Федор Сухов - Красная палата
К одиноко пребывающему Никону вошел «патриарш человек», побитый царским окольничьим.
Патриарш человекКнязь Богдан уязвил… Прямо по лбу.
Не тебя, а меня уязвил.
Подло, князь! И не князь он, оболтус,
В непролазной утопший грязи.
Говорю: послан с делом, непраздно
Сам себя ожиданьем томлю,
До царевича, до Теймураза
Объявляю бумагу твою.
Говорю: от владыки бумага.
«Я владыкою не дорожусь» —
Так ответствовал князь. И с размаха
Прямо по лбу…
Не устрашусь,
В сатанинские лапы не дамся,
Вновь реку я тебе, государь:
Небо выше земли, выше царства
Голубеющий мой Иордань.
А уж ежели ты супротиву
Воли божьей задумал пойти,
Твоему не препятствую диву,
На твоем я не встану пути.
Отойду от греха, дабы зримо
Ощутил ты погибель свою…
Потому ты стоишь нерушимо,
Что и я нерушимо стою.
И стоял бы, да нету опоры,
Нету твердой земли под ногой,
Нет дороги в зазывное поле,
Колокольчика нет под дугой…
ПО ПОВЕЛЕНИЮ ГОСУДАРЯ
Уязвленный охлаждением государя, Никон самоустранился, тайно надеясь, что государь прослезится, вновь будет умолять «собинного друга» занять патриарший престол, но события повернулись по-другому, они-то и позволили вспомнить сосланного в Сибирь Аввакума.
Боярин РтищевГосударь повелел возвратить протопопа.
Не Ивана Неронова?
Нет, не Ивана.
Аввакума Петрова.

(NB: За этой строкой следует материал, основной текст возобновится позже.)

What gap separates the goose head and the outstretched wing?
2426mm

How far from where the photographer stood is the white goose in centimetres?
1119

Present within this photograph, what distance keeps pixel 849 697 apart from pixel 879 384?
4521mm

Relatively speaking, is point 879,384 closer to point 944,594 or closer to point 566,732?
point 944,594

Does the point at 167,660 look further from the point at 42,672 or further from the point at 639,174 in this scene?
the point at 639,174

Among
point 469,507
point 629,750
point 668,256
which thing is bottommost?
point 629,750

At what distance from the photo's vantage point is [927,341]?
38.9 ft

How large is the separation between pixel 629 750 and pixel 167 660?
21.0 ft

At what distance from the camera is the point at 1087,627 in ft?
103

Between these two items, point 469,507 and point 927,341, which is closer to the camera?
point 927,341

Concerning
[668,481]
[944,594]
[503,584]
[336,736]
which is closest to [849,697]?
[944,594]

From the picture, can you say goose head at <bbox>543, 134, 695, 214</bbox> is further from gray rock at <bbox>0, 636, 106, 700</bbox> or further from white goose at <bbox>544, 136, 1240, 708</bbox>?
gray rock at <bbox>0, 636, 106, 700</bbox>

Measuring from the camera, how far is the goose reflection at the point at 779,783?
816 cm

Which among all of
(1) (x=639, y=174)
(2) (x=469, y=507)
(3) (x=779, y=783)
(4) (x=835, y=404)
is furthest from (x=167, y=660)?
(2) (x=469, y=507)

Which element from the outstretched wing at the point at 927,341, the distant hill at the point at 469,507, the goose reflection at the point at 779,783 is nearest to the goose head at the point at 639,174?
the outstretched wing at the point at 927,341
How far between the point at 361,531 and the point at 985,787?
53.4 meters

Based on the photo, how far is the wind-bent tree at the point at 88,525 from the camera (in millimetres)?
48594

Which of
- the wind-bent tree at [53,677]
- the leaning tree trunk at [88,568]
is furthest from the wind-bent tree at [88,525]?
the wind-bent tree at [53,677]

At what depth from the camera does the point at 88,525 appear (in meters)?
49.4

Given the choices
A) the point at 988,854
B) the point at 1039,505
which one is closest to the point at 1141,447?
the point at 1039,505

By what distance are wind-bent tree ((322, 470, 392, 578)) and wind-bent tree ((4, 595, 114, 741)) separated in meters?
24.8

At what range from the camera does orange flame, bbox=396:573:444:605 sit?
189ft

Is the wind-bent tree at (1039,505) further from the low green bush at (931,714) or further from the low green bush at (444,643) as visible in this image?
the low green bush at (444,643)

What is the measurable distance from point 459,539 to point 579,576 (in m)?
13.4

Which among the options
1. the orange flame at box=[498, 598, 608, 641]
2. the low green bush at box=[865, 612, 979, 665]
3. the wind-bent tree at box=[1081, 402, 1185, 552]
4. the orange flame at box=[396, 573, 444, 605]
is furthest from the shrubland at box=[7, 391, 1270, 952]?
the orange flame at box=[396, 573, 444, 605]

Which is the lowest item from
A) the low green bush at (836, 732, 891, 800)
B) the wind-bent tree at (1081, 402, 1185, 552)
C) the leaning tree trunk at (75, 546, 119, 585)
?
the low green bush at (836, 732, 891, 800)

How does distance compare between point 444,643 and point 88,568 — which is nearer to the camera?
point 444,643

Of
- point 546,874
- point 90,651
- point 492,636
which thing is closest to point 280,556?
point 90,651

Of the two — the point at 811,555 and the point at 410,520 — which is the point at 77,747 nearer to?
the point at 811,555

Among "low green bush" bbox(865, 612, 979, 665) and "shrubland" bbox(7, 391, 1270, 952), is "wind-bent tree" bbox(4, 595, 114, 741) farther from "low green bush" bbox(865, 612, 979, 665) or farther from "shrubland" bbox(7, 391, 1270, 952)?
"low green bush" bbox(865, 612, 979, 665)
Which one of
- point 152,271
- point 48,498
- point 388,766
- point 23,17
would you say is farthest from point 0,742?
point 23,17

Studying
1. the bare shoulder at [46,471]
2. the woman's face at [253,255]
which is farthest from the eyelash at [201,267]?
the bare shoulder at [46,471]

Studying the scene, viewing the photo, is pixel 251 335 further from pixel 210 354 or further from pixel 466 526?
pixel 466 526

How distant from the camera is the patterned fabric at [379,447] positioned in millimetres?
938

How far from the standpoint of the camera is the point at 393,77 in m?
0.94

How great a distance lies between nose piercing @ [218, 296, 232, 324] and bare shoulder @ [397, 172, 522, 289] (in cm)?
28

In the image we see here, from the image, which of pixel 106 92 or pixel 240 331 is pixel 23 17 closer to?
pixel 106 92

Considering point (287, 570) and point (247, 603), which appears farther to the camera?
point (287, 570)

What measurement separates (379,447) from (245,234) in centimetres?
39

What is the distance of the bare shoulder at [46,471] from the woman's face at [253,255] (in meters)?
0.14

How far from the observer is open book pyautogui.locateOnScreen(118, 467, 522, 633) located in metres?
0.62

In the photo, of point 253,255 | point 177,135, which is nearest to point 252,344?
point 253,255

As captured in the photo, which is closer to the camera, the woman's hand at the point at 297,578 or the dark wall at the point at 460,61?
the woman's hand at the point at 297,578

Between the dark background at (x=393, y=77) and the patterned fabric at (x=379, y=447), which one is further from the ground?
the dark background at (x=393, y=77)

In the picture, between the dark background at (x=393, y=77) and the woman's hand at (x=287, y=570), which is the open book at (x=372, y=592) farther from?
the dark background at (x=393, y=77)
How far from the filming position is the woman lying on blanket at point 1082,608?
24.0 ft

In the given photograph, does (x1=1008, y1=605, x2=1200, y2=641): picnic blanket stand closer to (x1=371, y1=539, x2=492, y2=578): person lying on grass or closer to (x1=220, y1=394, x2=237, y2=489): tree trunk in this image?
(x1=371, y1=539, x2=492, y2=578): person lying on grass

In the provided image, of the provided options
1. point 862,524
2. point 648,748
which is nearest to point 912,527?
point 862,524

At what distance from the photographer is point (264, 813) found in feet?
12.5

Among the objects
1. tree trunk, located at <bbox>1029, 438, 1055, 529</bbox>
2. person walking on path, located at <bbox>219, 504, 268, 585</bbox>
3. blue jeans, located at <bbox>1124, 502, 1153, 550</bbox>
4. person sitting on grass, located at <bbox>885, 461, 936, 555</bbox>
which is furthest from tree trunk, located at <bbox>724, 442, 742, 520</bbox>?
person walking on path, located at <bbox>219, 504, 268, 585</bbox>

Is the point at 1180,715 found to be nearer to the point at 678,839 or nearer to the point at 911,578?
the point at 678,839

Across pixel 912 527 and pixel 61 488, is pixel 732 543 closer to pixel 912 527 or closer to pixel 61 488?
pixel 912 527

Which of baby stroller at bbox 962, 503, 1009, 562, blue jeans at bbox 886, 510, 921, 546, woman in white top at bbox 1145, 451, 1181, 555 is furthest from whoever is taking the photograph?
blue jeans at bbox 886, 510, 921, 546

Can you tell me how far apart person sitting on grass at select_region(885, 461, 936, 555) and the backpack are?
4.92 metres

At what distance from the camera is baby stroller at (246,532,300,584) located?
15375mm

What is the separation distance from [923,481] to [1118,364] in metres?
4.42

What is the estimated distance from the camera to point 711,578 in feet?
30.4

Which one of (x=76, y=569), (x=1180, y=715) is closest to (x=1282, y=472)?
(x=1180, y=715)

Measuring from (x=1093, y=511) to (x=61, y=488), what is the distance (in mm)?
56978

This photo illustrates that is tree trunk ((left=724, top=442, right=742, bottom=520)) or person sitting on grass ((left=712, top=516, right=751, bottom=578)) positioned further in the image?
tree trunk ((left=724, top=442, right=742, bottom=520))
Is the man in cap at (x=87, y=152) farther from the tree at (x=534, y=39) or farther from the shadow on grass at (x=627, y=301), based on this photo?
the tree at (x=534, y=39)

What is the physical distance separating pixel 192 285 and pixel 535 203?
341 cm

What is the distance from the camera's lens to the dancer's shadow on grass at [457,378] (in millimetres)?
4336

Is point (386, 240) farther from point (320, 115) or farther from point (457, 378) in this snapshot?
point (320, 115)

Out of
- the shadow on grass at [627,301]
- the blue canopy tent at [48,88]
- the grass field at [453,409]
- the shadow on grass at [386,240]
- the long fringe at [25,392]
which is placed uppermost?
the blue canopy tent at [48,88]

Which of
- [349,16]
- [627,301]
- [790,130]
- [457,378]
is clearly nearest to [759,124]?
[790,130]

Давно он утопал,
Коий год пребывает в незнаемых странах,
Во Сибири самой протопоп пребывает.
Жив ли родненький?
Думаю, вживе.
Буря кряжистых сосен не ломит, не валит,
Живущой протопоп, он коряжист, он жилист.
Он и сам, наподобие бури, неистов,
Неуемен,
очами — как молоньи мечет.
А когда усмирится, доверчиво, чисто
Глянет так, как глядит убывающий месяц.
Ну а Никон-то сверзился, что ли?
Спознался,
С превеликой гордыней сдружился владыка,
Возомнился,
на все-то позарился царство
Выше царства себя почитающий Никон.
На бояр, на князей ополчился, поносит,
Самого государя изволит печалить,
Свечерели его, государевы, очи,
Еще больше стишал, опустился плечами.
Что-то дальше-то будет?… Неужто антихрист
До скончания века останется в силе?
Тут и впрямь свечереешь, душою утихнешь,
Уподобишься зябко дрожащей осине.
Евдокия, сестрица моя, говорила,
Будто греки,
они будто воду-то мутят,
От Паисия будто бы, от Лигарида
Сатанинская эта исходит премудрость,
Вся латынщина эта от греков исходит.
Бью челом я твоей неуемной сестрице,
Подтверждаю: поют и в моем огороде
Иноземные — сладкого голоса — птицы.
Знаю: обасурманился Федор Михайлыч,
От себя самого отступился боярин,
Ходят в дом твой скобленые, бритые хари,
Что над всей-то Москвой насмехаются въяве.
Не по нраву Москава, вся-то Русь не по нраву
Иноземщине этой, всей этой немщине.
По какому такому особому праву
Нехристь всякая лоб свой брезгливо морщинит?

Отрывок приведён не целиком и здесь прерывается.